Taking the line with "Sorry I am late my dog was sitting on Magnet" as the first and the line with "Richard Finney - 19" as the last, set down exactly every line in that range from the entries below, and no more.

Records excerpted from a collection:
##############################

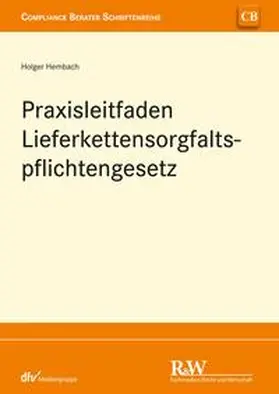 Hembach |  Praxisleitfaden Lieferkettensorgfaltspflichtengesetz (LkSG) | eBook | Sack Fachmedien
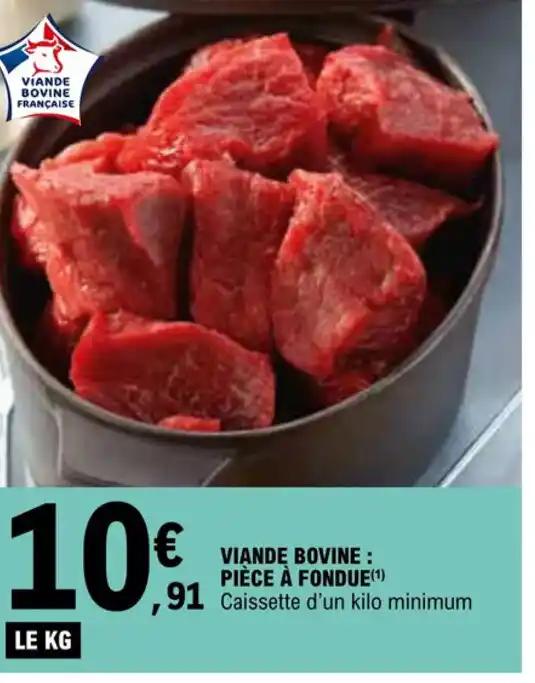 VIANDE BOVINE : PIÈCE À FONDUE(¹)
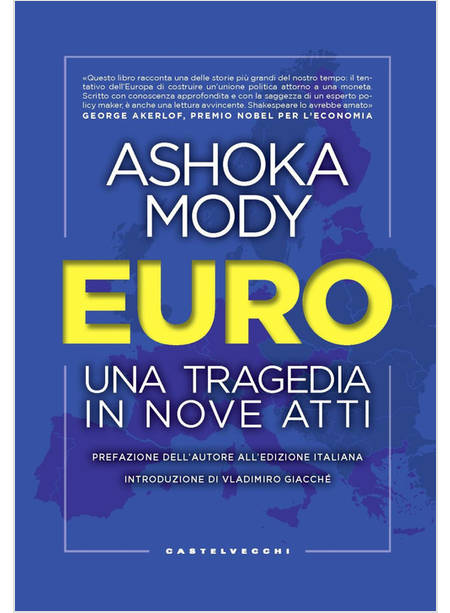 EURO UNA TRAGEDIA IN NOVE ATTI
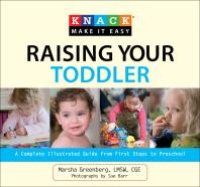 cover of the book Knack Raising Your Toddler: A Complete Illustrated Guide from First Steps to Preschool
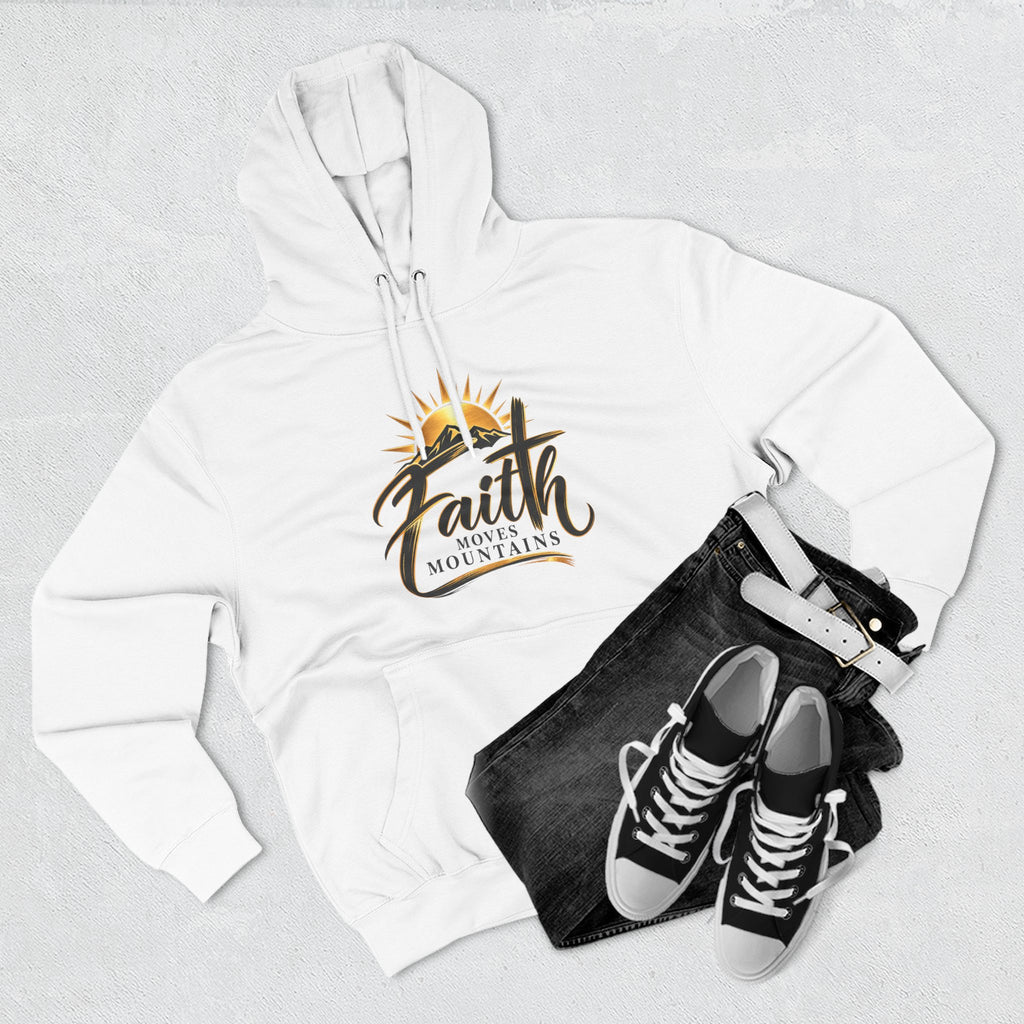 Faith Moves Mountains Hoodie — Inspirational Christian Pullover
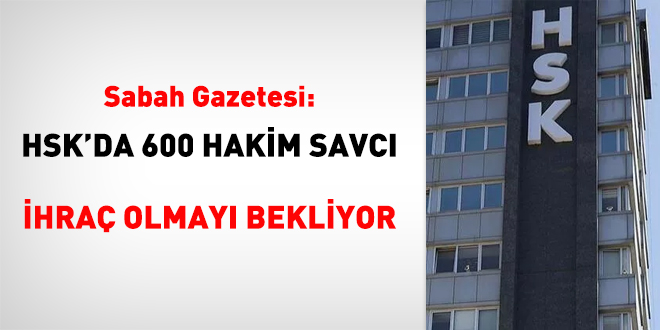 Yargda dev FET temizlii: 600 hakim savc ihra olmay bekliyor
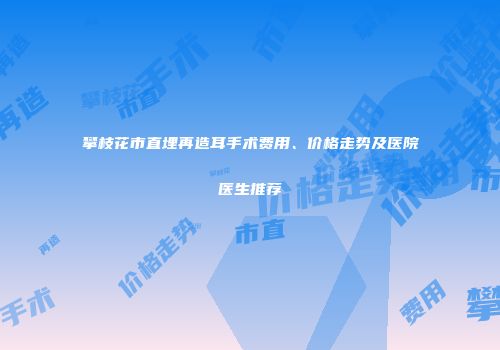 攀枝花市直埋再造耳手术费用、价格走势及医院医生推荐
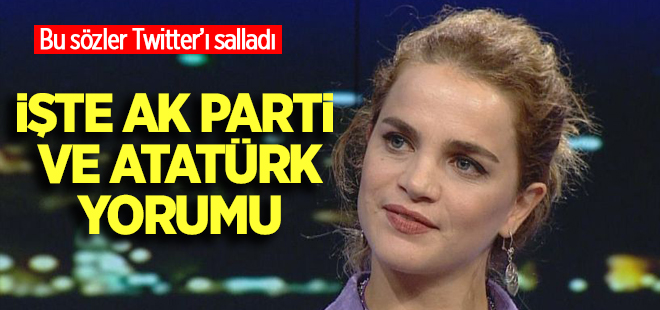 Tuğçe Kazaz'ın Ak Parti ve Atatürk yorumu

##############################

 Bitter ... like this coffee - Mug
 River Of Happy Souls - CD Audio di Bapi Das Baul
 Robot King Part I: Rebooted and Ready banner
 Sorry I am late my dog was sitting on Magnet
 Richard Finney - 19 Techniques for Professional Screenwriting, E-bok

##############################

> [SOLUTION TO THIS EXERCISE]:
 Sorry I am late my dog was sitting on Magnet
 Richard Finney - 19 Techniques for Professional Screenwriting, E-bok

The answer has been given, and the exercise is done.